En algunos casos el origen de estos miedos está en el entorno familiar. Frases como “si te portas mal el perrito te va a comer” o “como no te calles va a venir el gato y te va a comer la lengua” pueden calar en el influenciable subconsciente del niño y hacer que tenga miedo a las mascotas. Una actitud por parte de los padres demasiado protectora, impidiendo que el niño toque a los animales por miedo a las enfermedades o a que lo lastimen jugando, también puede acabar desencadenando estos problemas.

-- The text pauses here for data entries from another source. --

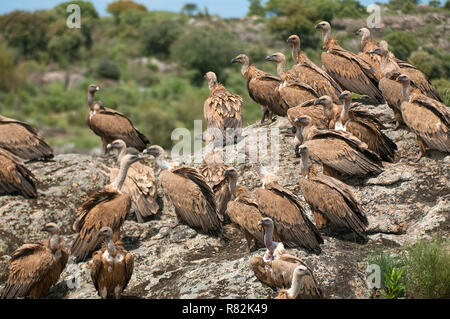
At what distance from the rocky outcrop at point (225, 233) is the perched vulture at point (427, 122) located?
0.34 metres

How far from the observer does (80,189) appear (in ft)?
42.0

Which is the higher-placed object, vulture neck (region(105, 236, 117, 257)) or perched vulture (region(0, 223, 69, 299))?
vulture neck (region(105, 236, 117, 257))

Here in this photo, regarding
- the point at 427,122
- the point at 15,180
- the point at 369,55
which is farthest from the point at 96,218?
the point at 369,55

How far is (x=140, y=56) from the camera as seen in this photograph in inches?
2552

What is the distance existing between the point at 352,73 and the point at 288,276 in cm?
706

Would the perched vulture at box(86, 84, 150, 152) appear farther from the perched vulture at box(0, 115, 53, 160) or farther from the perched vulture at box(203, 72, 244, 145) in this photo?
the perched vulture at box(203, 72, 244, 145)

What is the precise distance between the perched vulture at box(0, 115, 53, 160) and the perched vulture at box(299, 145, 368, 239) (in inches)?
248

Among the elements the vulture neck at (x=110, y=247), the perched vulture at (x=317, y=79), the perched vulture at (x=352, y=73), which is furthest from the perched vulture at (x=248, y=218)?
the perched vulture at (x=352, y=73)

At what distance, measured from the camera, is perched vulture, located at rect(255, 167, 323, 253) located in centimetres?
927

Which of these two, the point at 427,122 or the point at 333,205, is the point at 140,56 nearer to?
the point at 427,122

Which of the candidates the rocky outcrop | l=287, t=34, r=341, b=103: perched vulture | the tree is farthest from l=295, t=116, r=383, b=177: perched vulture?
the tree

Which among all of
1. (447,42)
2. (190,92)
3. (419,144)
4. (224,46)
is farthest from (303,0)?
(419,144)

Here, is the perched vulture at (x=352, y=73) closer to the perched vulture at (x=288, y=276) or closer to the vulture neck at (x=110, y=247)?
the perched vulture at (x=288, y=276)

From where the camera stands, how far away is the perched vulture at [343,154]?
10.7 meters
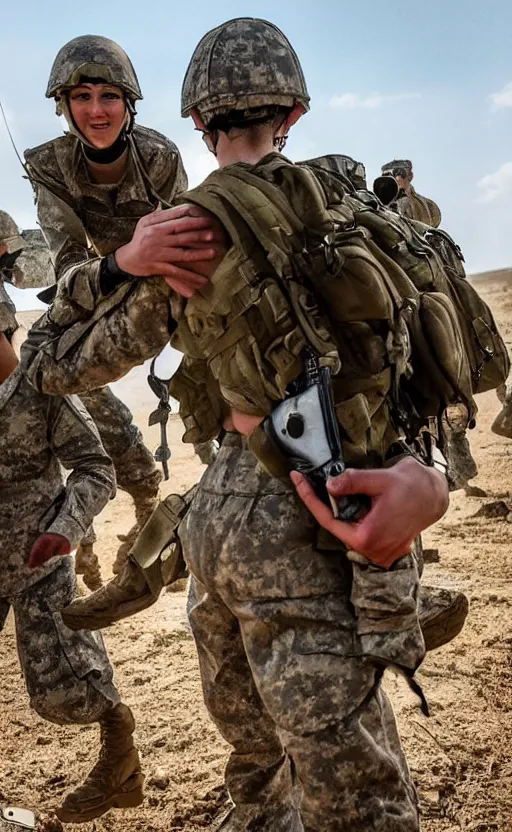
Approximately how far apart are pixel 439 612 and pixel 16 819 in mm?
2069

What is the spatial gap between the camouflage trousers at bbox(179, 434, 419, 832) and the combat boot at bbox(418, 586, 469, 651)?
314mm

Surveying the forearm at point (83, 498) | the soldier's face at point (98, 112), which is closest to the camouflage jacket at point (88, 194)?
the soldier's face at point (98, 112)

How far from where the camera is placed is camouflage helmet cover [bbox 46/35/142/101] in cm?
473

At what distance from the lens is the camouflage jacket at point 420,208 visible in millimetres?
7742

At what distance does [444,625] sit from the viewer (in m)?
2.67

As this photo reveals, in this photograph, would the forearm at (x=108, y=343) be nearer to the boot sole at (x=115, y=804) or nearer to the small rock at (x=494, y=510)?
the boot sole at (x=115, y=804)

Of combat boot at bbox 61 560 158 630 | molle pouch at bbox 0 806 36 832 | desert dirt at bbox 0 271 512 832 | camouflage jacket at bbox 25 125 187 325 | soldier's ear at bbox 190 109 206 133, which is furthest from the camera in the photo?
camouflage jacket at bbox 25 125 187 325

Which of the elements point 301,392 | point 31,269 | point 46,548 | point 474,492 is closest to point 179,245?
point 301,392

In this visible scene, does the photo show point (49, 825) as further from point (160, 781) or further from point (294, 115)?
point (294, 115)

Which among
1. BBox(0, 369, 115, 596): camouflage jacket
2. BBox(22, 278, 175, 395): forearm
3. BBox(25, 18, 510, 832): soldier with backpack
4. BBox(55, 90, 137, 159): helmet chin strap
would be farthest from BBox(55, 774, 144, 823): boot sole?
BBox(55, 90, 137, 159): helmet chin strap

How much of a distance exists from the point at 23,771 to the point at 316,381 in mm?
2908

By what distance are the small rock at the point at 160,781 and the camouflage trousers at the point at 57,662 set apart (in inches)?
21.9

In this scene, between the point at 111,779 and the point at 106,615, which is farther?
the point at 111,779

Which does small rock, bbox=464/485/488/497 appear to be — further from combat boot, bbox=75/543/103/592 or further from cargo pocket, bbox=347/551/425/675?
cargo pocket, bbox=347/551/425/675
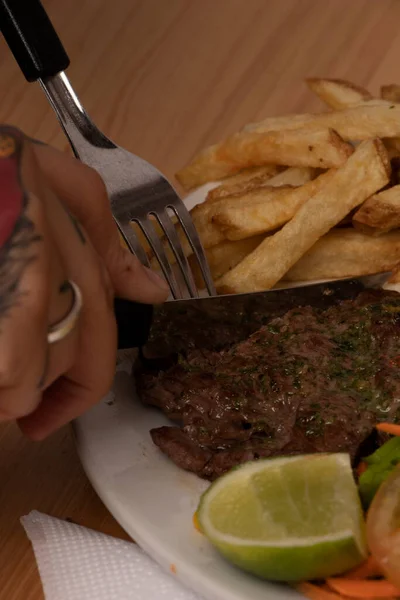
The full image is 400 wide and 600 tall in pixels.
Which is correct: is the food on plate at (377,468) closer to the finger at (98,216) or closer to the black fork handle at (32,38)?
the finger at (98,216)

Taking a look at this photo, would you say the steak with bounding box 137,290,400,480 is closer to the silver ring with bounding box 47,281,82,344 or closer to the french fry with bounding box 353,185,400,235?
the french fry with bounding box 353,185,400,235

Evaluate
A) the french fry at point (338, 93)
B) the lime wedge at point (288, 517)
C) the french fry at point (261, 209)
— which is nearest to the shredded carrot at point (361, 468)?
the lime wedge at point (288, 517)

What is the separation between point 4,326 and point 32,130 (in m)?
1.76

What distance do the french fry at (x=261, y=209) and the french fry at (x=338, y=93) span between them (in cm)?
33

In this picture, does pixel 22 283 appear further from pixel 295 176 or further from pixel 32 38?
pixel 295 176

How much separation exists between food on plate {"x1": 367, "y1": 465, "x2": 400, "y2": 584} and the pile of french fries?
651 millimetres

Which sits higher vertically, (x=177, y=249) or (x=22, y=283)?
(x=22, y=283)

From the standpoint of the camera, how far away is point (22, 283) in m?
1.12

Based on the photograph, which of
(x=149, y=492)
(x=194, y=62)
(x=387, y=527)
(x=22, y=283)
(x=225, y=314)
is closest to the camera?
(x=22, y=283)

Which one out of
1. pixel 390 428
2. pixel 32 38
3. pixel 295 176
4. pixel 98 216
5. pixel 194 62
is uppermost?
pixel 32 38

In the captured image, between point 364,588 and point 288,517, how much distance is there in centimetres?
15

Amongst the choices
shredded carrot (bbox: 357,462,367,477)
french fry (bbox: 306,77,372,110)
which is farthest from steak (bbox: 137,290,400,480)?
french fry (bbox: 306,77,372,110)

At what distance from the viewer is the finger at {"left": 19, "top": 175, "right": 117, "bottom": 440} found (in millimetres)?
1236

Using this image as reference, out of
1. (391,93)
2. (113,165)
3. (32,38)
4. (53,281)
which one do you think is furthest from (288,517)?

Síntomas de la fobia a las mascotas

Al hablar de una fobia no hablamos de que a alguien no le gusten los perros o los gatos, sino que nos referimos a un conflicto más grave que se suele manifestar con todos o algunos de estos síntomas:

  • Palpitaciones. Es uno de los primeros síntomas, el corazón se acelera y la persona siente como se pone nerviosa ante la presencia de un animal.
  • Sudoración. Inmediatamente, tras ese nerviosismo inicial, el miedo causa la aparición del sudor.
  • Temblores. Síntoma de que el miedo aumenta de intensidad, el cuerpo comienza a temblar de forma incontrolada.
  • Sensación de ahogo o atragantamiento, opresión en el pecho, náuseas y desmayos. Son los síntomas de un ataque de pánico. La persona comienza anotar que se ahoga y pierde el control o siente que puede perderlo, pudiendo llegar a perder la consciencia por el miedo tan fuerte que experimenta.

Un especialista, la mejor solución

En estos casos lo mejor es recurrir a un especialista. Este intentará encontrar la causa del miedo irracional a las mascotas y tratará de ayudar al paciente a resolverla mediante diferentes medios. En el caso de que no se encuentre el motivo o este parezca que no existe, las pautas serán semejantes.

En cualquier caso no se debe de tratar de forzar la situación con una persona que sufre de este tipo de problemas, siendo siempre el especialista el que de las pautas y ayude a marcar los ritmos de cada persona, estudiando los posible problemas que hay detrás de este rechazo.